In the first installment of the integrated care column in Psychiatric Services, Margaret A. Swarbrick, PhD, discusses the importance of wellness-oriented peer approaches. In peer-based approaches, individuals who have mental illness diagnoses and are current or former users of the mental health system offer aid and support to patients. Peer providers use their lived experiences with mental illness, plus skills learned in formal training, to deliver whole-health services to patients with mental health and substance use disorders.
The peer wellness movement began 40 years ago with the intention of providing support to patients with mental illness outside the traditional mental health system through advocacy and policy reform. Since then, the peer movement has also become a complement to the mental and medical health delivery systems.
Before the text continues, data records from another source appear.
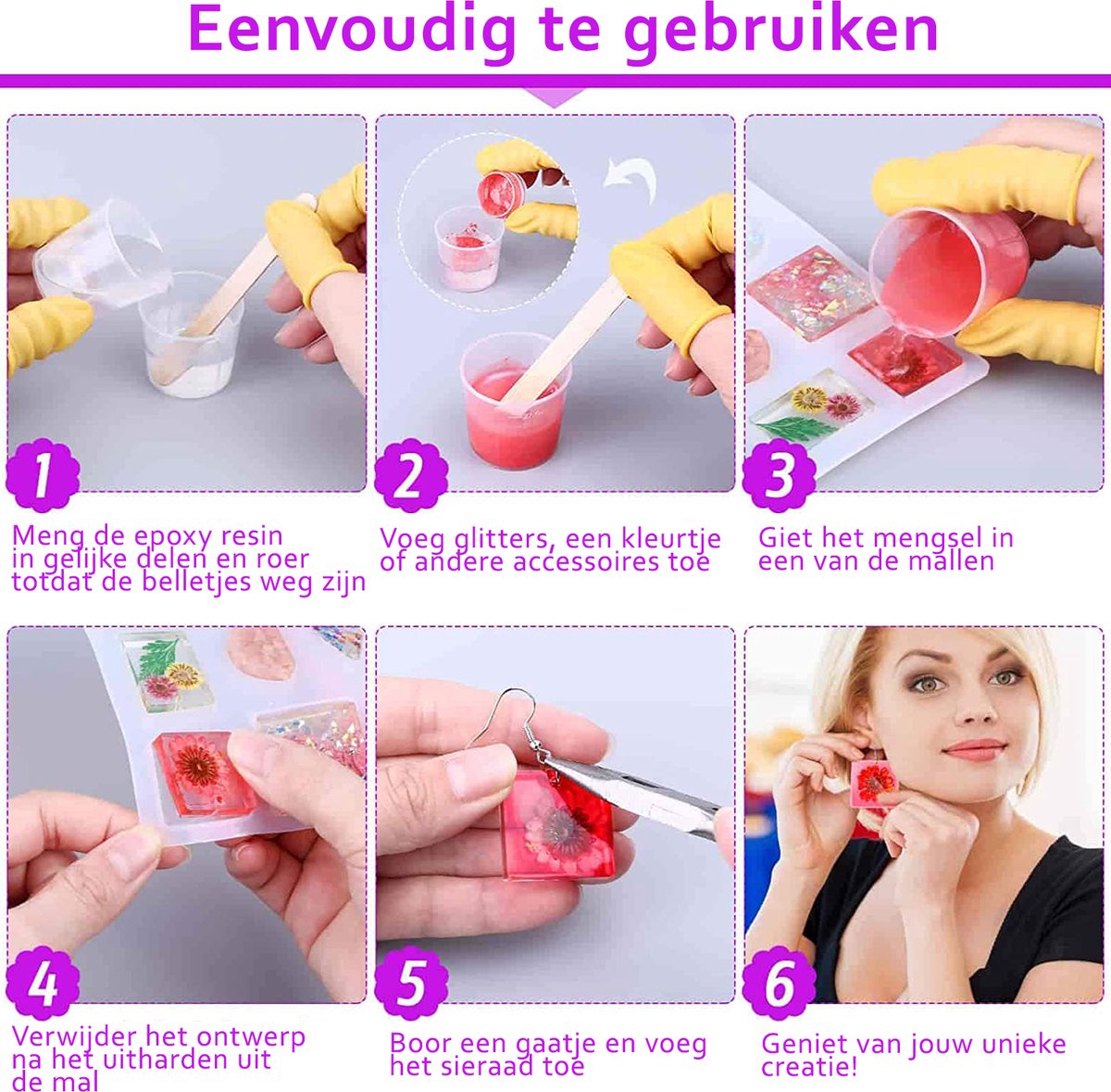 Eenvoudig te gebruiken

1

Meng de epoxy resin in gelijke delen en roer totdat de belletjes weg zijn

2

Voeg glitters, een kleurtje of andere accessoires toe

3

Giet het mengsel in een van de mallen

4

Verwijder het ontwerp na het uitharden uit de mal

5

Boor een gaatje en voeg het sieraad toe

6

Geniet van jouw unieke creatie!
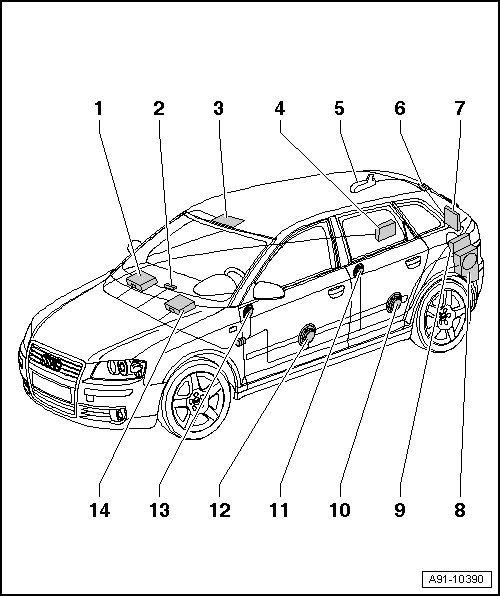 1 2 3 4 5 6 7

14 13 12 11 10 9 8

A91-10390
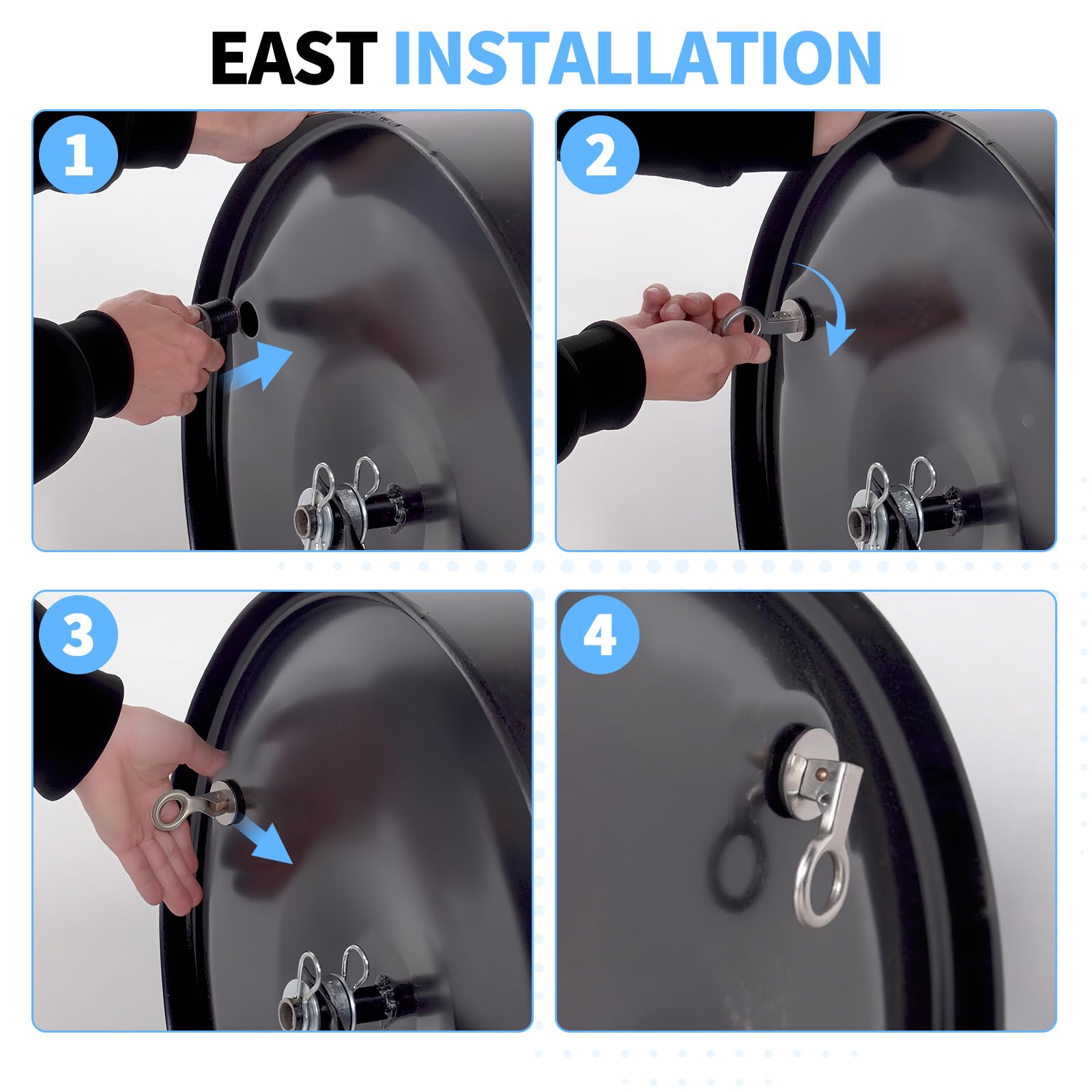 EAST INSTALLATION

1

2

3

4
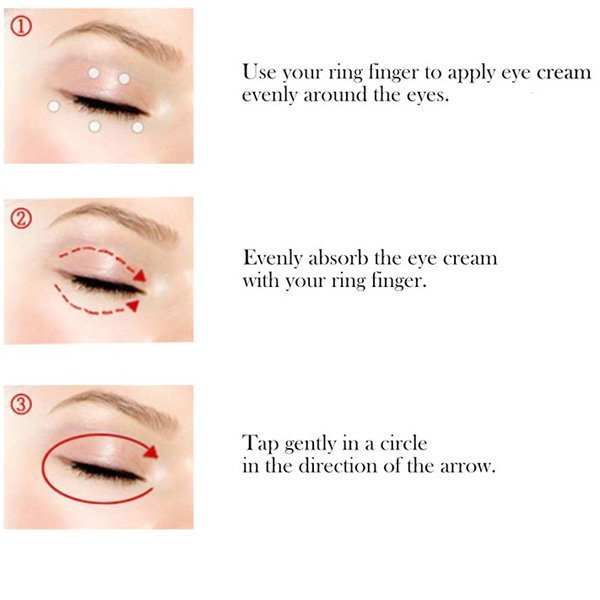 ①

Use your ring finger to apply eye cream evenly around the eyes.

②

Evenly absorb the eye cream with your ring finger.

③

Tap gently in a circle in the direction of the arrow.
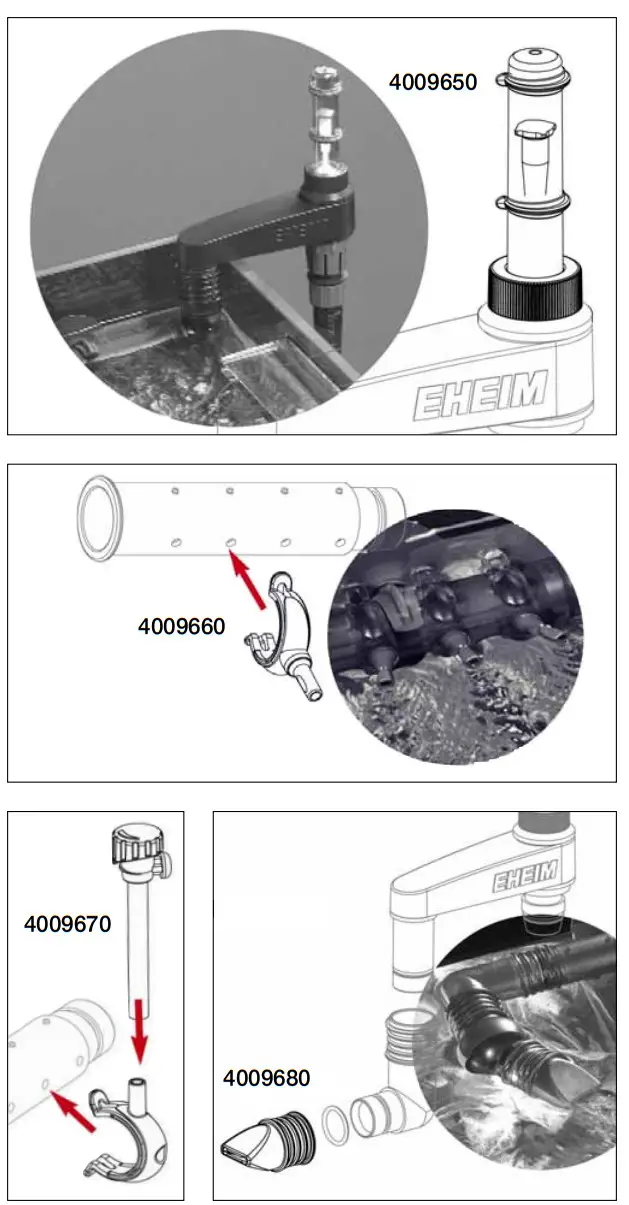 4009650

EHEIM

4009660

4009670

EHEIM

4009680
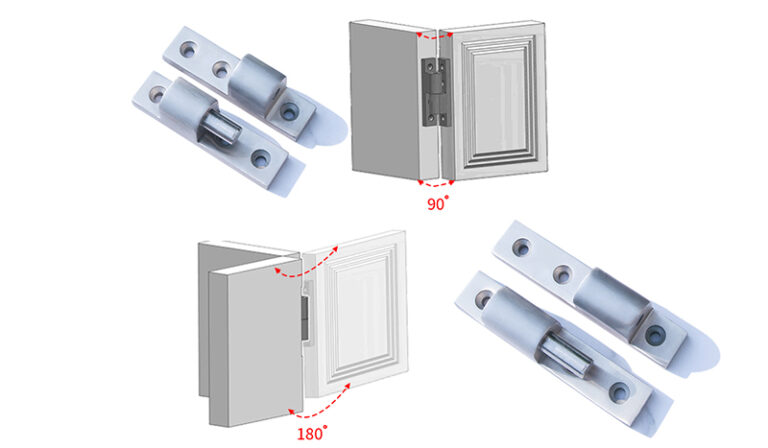 90°

180°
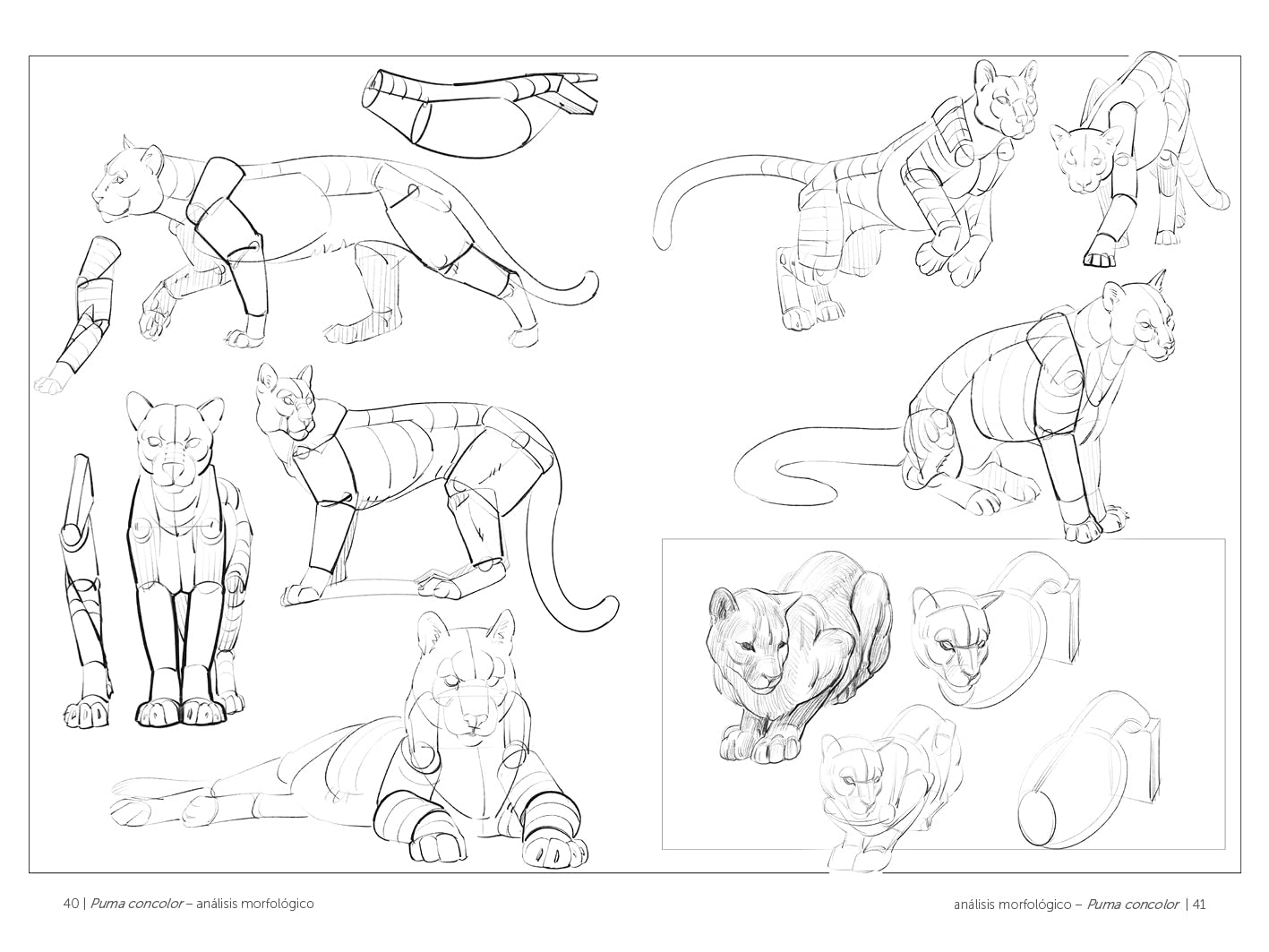 40 | Puma concolor – análisis morfológico

análisis morfológico – Puma concolor | 41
Because of the movement’s focus on whole-health, peers are an “important complement” to the integration of primary care and behavioral health. Peer providers can work alongside integrated primary care teams to provide support to patients who could benefit from lasting behavioral health changes and self-management techniques.
Peers serve in roles such as peer wellness coaches (PWCs) and peer whole health specialists (PWHSs). PWCs and PWHSs work with patients to address modifiable risk factors, such as diet, physical activity, and smoking. Peers emphasize self-management techniques that empower patients to be responsible and proactive in maintaining their health. In addition to what peers have to offer patients, peers can also teach medical professionals to “offer education, guidance, support, and informed shared decision making.”
Another benefit to using a peer approach is that they tend to be less expensive than nurses and social workers. Some states even provide Medicaid reimbursement for services provided by peer specialists. There are, however, challenges to utilizing a peer wellness approach in integrated care. For example, collaboration between the patient, PWC, and medical care team may conflict with how medical care providers have been trained to practice. To overcome this barrier, “the team should be trained in creating a safe, non-judgmental environment in which the peer provider is an active participant on the team.”